Conocerlo me recordó por qué vine
aquí. Y aunque nunca nada fue perfecto, ni mucho menos, esas
imperfecciones me hicieron aprender que no podemos pedirle peras al
olmo, y que hay que aceptar a las personas tal y como son. Que no
podemos cambiar las cosas a nuestro gusto, y que la naturalidad y la
espontaneidad son las cualidades más importantes en una amistad de
verdad. Y aunque sé que yo me equivoqué y no supe ver esto a
tiempo, le doy las gracias por haberme regalado lo que yo venía
buscando aquí: comprender el sentido de la amistad. Aprender que
la amistad auténtica merece la pena el sacrificio de otros
sentimientos.
Decir adiós me ha enseñado que tras
la confusión (y lágrimas que queman la cara) todo se ve un poquito
más claro. Porque querer a alguien es ser feliz viendo la sonrisa de
esa persona.

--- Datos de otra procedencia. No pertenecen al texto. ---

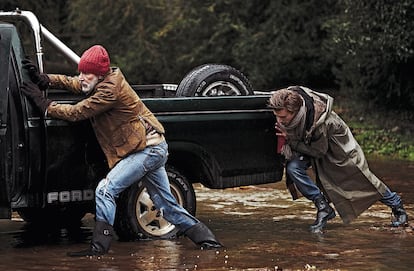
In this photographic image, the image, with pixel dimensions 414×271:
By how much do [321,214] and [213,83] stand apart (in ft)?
5.01

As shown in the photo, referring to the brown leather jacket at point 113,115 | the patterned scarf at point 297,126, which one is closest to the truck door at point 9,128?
the brown leather jacket at point 113,115

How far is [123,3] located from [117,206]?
17.3m

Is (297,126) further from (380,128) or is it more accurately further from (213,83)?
(380,128)

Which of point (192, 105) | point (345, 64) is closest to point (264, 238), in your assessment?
point (192, 105)

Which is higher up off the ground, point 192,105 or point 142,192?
point 192,105

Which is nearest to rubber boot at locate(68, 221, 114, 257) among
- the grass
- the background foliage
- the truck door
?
the truck door

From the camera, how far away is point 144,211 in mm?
9344

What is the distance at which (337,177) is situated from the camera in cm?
995

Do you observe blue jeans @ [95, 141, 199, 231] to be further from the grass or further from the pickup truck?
the grass

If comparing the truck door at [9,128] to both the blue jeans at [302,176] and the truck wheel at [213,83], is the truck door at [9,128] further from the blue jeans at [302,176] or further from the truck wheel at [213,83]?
the blue jeans at [302,176]

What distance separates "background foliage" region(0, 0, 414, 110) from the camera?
1800 centimetres

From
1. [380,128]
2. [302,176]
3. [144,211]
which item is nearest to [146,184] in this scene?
[144,211]

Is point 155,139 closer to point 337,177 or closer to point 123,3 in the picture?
point 337,177

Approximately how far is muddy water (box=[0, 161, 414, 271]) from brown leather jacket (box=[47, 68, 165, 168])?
0.85 metres
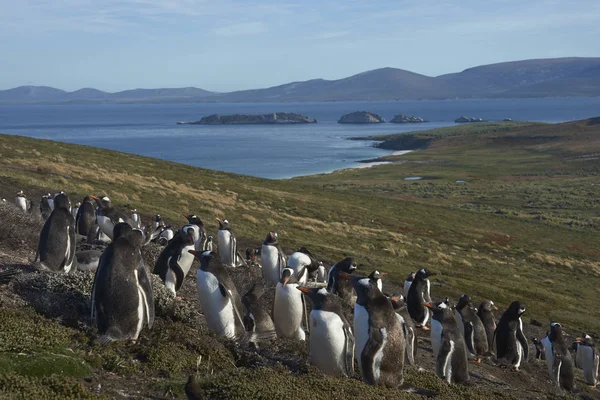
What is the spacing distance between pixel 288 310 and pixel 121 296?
3166mm

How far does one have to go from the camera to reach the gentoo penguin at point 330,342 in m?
9.05

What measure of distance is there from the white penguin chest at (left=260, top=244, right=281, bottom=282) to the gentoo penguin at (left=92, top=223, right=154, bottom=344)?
20.6 ft

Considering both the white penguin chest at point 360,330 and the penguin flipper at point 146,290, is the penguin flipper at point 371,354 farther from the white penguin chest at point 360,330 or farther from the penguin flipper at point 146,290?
the penguin flipper at point 146,290

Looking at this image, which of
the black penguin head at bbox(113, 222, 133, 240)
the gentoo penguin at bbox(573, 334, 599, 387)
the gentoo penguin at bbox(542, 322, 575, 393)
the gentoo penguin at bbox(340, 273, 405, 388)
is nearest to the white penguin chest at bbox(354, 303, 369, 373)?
the gentoo penguin at bbox(340, 273, 405, 388)

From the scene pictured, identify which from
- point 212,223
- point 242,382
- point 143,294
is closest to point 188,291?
point 143,294

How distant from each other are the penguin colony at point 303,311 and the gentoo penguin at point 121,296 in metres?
0.01

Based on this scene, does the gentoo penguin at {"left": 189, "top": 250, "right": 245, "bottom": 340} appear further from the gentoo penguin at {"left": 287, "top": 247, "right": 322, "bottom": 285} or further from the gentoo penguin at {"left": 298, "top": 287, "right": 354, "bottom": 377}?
the gentoo penguin at {"left": 287, "top": 247, "right": 322, "bottom": 285}

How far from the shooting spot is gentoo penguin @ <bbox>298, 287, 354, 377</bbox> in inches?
356

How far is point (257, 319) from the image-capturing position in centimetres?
1059

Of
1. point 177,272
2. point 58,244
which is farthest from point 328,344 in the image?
point 58,244

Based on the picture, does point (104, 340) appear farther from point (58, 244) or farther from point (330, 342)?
point (58, 244)

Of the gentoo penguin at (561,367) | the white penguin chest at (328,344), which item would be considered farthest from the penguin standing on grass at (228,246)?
the white penguin chest at (328,344)

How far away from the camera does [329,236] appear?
32.8m

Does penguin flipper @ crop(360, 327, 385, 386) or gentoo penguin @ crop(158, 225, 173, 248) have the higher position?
penguin flipper @ crop(360, 327, 385, 386)
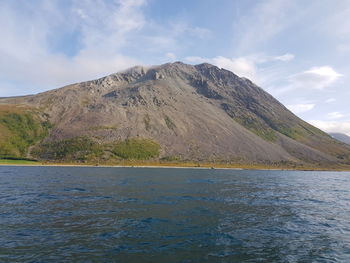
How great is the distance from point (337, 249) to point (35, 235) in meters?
29.1

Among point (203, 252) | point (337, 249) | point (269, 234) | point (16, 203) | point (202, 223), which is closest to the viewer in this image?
point (203, 252)

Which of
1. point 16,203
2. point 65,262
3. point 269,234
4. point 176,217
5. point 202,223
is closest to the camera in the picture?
point 65,262

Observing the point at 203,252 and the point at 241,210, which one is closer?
the point at 203,252

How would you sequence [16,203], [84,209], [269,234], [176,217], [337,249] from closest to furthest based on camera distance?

Es dejar que esa persona vuele libre... y que, tras
meses viviendo una realidad paralela, vuelva a ese extraño planeta
que poco a poco irá recordando como su hogar.
Y yo mientras seguiré aquí con la mirada
cegada por el sol, observando a ese pájaro que vuela alto... y
soñando que me convierto en él y que cruzo todo el cielo hasta llegar a ese extraño planeta.